BEGIN RECORDS SUPPLIED

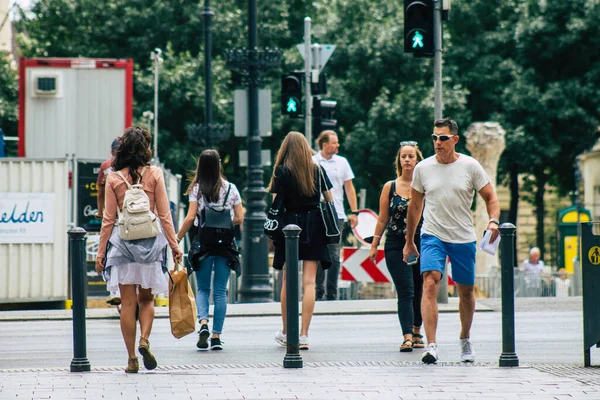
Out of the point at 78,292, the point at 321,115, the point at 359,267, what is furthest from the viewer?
the point at 321,115

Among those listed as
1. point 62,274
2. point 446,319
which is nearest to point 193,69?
point 62,274

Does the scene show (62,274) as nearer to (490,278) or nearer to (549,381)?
(490,278)

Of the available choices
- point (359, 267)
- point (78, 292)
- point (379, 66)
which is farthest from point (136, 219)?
point (379, 66)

END RECORDS SUPPLIED

## WHAT IS REQUIRED
Lay out as a JSON list of strings the lines starting with the one that contains "Does the scene" and running through the last line, one string per line, with blank lines omitted.

## EXERCISE RESULT
[
  "Does the scene show (62,274) as nearer to (490,278) or nearer to (549,381)?",
  "(490,278)",
  "Of the available choices",
  "- point (359, 267)",
  "- point (78, 292)",
  "- point (379, 66)",
  "which is farthest from point (136, 219)?",
  "point (379, 66)"
]